__INSTRUCTIONS TO FOLLOW__
In the listing below, find the line containing "How far from the camera can". Write out that line and every line after it to the end, exactly and only those.

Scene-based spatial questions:
▬▬▬▬▬▬▬▬▬▬
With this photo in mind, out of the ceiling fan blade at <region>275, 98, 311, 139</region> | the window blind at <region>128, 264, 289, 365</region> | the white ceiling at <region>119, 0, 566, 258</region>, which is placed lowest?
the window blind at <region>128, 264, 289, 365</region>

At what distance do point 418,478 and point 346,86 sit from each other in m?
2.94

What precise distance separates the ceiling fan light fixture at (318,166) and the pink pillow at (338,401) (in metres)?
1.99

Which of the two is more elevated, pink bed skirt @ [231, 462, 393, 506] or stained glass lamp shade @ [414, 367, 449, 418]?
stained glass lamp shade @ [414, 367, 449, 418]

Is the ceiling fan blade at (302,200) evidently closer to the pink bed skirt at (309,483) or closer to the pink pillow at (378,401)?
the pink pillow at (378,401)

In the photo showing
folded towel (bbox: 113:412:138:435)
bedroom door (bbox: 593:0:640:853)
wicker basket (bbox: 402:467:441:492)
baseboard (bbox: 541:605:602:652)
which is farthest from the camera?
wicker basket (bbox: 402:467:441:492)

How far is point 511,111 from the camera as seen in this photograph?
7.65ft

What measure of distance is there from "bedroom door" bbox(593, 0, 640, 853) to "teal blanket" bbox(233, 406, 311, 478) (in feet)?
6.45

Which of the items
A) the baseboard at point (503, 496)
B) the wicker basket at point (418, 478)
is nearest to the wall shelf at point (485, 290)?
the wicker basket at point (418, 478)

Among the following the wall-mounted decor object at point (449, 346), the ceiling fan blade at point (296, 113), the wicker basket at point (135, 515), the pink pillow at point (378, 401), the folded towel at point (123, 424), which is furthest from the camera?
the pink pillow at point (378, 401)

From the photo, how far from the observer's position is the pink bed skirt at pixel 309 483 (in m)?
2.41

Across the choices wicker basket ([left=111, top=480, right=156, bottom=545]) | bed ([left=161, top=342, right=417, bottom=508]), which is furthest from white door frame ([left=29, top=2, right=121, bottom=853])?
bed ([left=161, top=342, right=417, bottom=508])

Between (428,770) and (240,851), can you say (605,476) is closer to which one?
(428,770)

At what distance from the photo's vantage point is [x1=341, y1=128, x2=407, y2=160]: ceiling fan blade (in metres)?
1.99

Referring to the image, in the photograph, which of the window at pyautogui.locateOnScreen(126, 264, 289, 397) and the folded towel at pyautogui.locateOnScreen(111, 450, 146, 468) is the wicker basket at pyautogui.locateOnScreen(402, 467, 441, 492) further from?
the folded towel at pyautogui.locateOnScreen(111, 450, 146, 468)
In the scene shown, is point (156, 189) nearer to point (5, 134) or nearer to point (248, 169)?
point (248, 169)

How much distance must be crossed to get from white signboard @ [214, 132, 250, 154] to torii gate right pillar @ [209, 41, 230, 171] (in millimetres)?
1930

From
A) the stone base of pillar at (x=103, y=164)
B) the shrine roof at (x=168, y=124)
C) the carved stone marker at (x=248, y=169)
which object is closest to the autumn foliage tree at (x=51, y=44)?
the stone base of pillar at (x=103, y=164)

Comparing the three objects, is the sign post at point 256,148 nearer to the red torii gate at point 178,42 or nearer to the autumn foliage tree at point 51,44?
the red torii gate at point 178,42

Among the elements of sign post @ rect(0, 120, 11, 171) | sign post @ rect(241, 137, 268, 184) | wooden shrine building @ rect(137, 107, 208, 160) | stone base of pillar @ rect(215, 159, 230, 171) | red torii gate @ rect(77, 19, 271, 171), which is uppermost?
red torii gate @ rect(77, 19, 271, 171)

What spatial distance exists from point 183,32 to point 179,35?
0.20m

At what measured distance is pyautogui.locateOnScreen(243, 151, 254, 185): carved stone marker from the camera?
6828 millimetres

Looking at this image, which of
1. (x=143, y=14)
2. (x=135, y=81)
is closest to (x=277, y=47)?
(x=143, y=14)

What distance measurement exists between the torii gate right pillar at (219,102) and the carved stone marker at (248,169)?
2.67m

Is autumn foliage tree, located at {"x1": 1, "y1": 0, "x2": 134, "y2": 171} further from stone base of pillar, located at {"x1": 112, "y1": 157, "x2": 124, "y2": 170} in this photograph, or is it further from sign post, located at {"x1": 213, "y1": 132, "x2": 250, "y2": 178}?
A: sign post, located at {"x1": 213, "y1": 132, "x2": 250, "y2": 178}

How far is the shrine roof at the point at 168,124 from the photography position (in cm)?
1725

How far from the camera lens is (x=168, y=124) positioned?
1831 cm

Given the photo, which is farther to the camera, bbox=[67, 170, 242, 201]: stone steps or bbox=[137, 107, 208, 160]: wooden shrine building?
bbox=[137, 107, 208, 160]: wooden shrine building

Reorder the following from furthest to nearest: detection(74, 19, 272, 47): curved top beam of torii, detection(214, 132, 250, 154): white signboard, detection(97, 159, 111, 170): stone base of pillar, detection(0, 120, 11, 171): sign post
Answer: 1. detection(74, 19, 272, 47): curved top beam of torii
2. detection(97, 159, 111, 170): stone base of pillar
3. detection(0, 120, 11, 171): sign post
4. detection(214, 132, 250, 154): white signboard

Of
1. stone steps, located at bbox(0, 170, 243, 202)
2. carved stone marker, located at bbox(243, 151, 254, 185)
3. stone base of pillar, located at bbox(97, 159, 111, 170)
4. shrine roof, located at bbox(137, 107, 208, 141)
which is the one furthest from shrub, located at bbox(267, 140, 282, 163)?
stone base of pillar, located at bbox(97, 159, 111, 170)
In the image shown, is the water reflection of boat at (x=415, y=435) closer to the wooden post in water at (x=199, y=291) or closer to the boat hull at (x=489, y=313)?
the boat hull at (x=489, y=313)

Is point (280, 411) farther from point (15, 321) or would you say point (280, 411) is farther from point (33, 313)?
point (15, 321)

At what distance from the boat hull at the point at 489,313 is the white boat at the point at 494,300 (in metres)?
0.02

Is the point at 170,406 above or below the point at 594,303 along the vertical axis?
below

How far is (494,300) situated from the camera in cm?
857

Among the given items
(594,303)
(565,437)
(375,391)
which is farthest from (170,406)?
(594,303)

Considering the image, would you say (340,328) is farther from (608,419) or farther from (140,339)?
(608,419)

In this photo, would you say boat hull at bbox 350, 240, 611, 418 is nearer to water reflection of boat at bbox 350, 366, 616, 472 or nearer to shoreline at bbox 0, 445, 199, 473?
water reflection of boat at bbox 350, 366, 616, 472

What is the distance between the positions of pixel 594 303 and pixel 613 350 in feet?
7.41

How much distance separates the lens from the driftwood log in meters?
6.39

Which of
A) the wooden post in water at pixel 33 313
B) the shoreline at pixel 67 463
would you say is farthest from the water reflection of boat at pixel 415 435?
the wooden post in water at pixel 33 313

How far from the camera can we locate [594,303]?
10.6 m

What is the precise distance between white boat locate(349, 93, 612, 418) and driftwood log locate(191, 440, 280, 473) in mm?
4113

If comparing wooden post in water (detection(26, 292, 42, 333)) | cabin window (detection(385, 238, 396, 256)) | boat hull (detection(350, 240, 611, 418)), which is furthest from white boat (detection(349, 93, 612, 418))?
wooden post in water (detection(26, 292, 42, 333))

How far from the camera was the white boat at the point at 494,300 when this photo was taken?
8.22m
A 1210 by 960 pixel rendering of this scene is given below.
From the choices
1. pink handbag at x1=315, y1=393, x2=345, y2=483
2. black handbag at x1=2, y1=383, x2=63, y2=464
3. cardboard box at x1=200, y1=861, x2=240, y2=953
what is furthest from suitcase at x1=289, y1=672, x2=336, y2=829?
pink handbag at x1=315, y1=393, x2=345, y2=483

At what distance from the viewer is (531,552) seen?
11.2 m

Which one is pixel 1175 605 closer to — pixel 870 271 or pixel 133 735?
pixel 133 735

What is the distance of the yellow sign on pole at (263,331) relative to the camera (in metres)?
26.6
▬▬▬▬▬▬▬▬▬▬
__COMPLETE OUTPUT__
How far from the camera can we locate [594,303]?
10.6 m

What is the precise distance between white boat locate(349, 93, 612, 418) and driftwood log locate(191, 440, 280, 473) in mm?
4113

If comparing wooden post in water (detection(26, 292, 42, 333)) | cabin window (detection(385, 238, 396, 256)) | boat hull (detection(350, 240, 611, 418)), which is furthest from white boat (detection(349, 93, 612, 418))?
wooden post in water (detection(26, 292, 42, 333))

How far from the camera was the white boat at the point at 494,300 when this photo was taken?
8.22m
A 1210 by 960 pixel rendering of this scene is given below.
From the choices
1. pink handbag at x1=315, y1=393, x2=345, y2=483
2. black handbag at x1=2, y1=383, x2=63, y2=464
3. cardboard box at x1=200, y1=861, x2=240, y2=953
what is furthest from suitcase at x1=289, y1=672, x2=336, y2=829?
pink handbag at x1=315, y1=393, x2=345, y2=483

At what distance from the viewer is (531,552) seen?
11.2 m

Which one is pixel 1175 605 closer to — pixel 870 271 or pixel 133 735?
pixel 133 735

What is the distance of the yellow sign on pole at (263,331) relative to the camera (in metres)?
26.6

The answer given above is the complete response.